▸ **Records supplied**:

_____

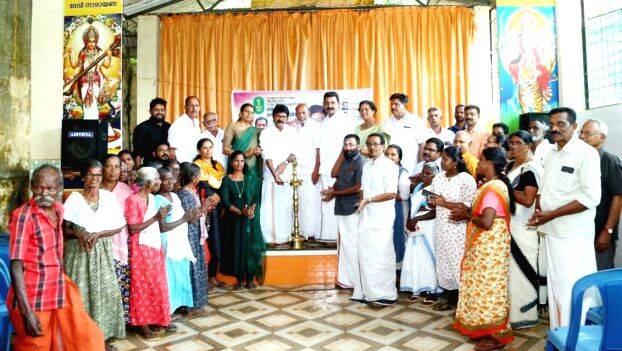 kumarapuram kumarapuram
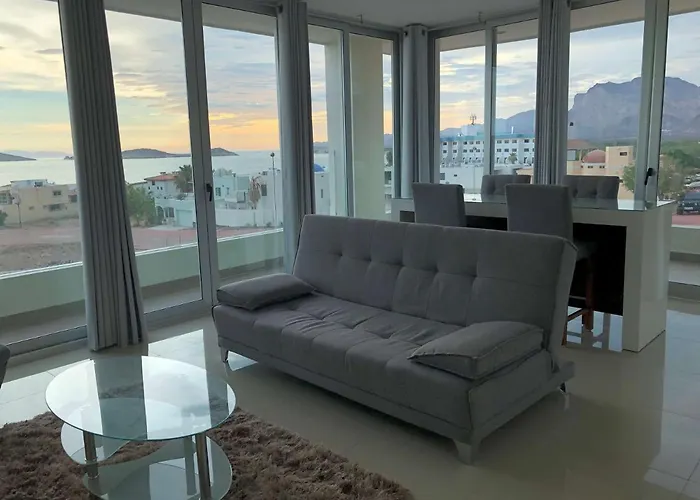 Suites Rubi - Las Mejores Vistas De San Carlos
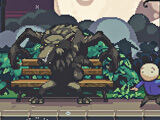 Werewolf Tycoon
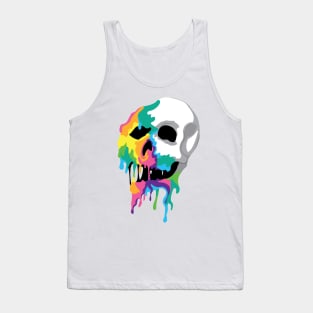 Mind Melt (Redux) Tank Top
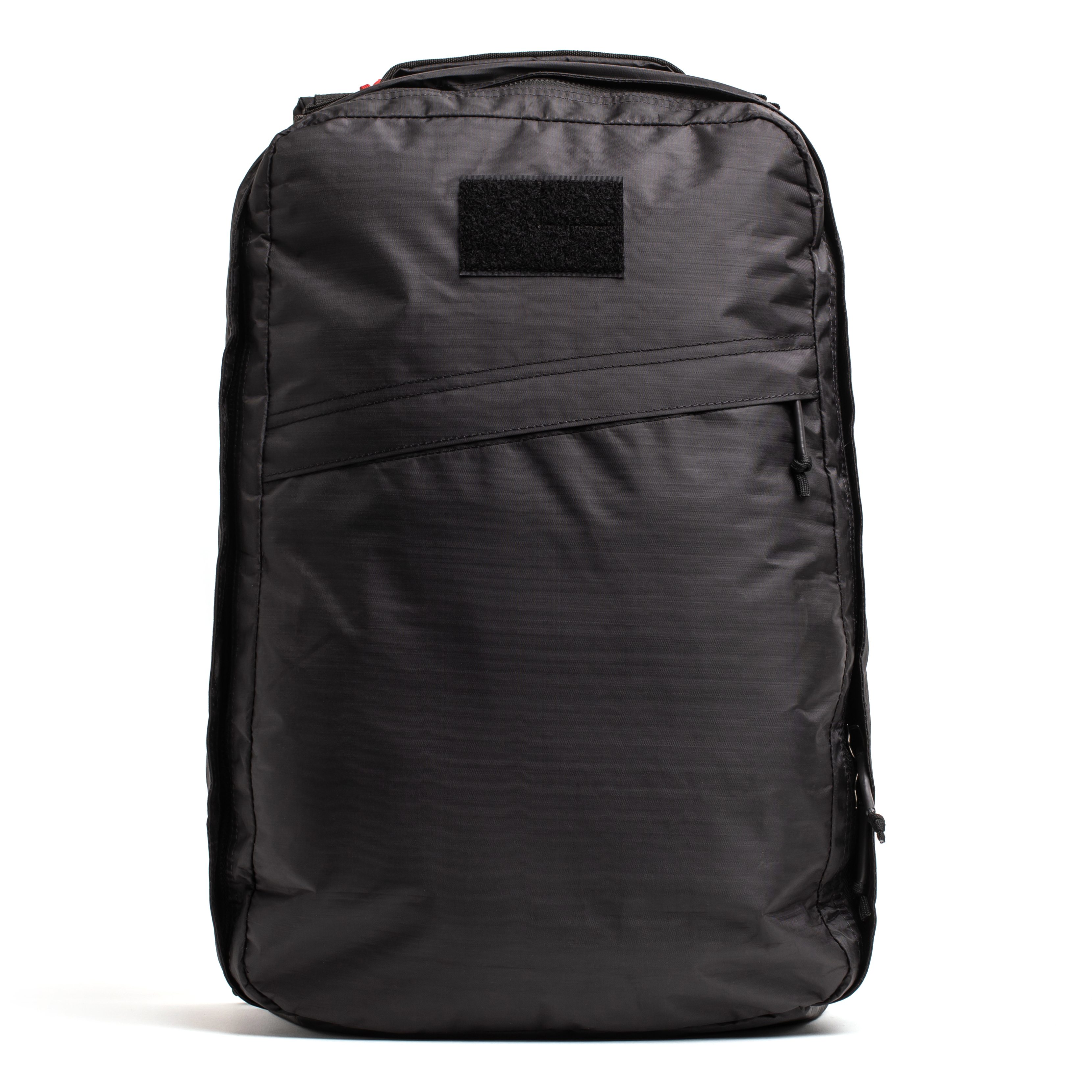 GORUCK GR1 Dyneema Backpack - 21L - Black Dyneema | Backpacks ...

_____

▸ **Exercise directions**:
A verbatim copy of the entries, stripped of pictures, should be produced.

▸ **Response for this exercise**:
 kumarapuram kumarapuram
 Suites Rubi - Las Mejores Vistas De San Carlos
 Werewolf Tycoon
 Mind Melt (Redux) Tank Top
 GORUCK GR1 Dyneema Backpack - 21L - Black Dyneema | Backpacks ...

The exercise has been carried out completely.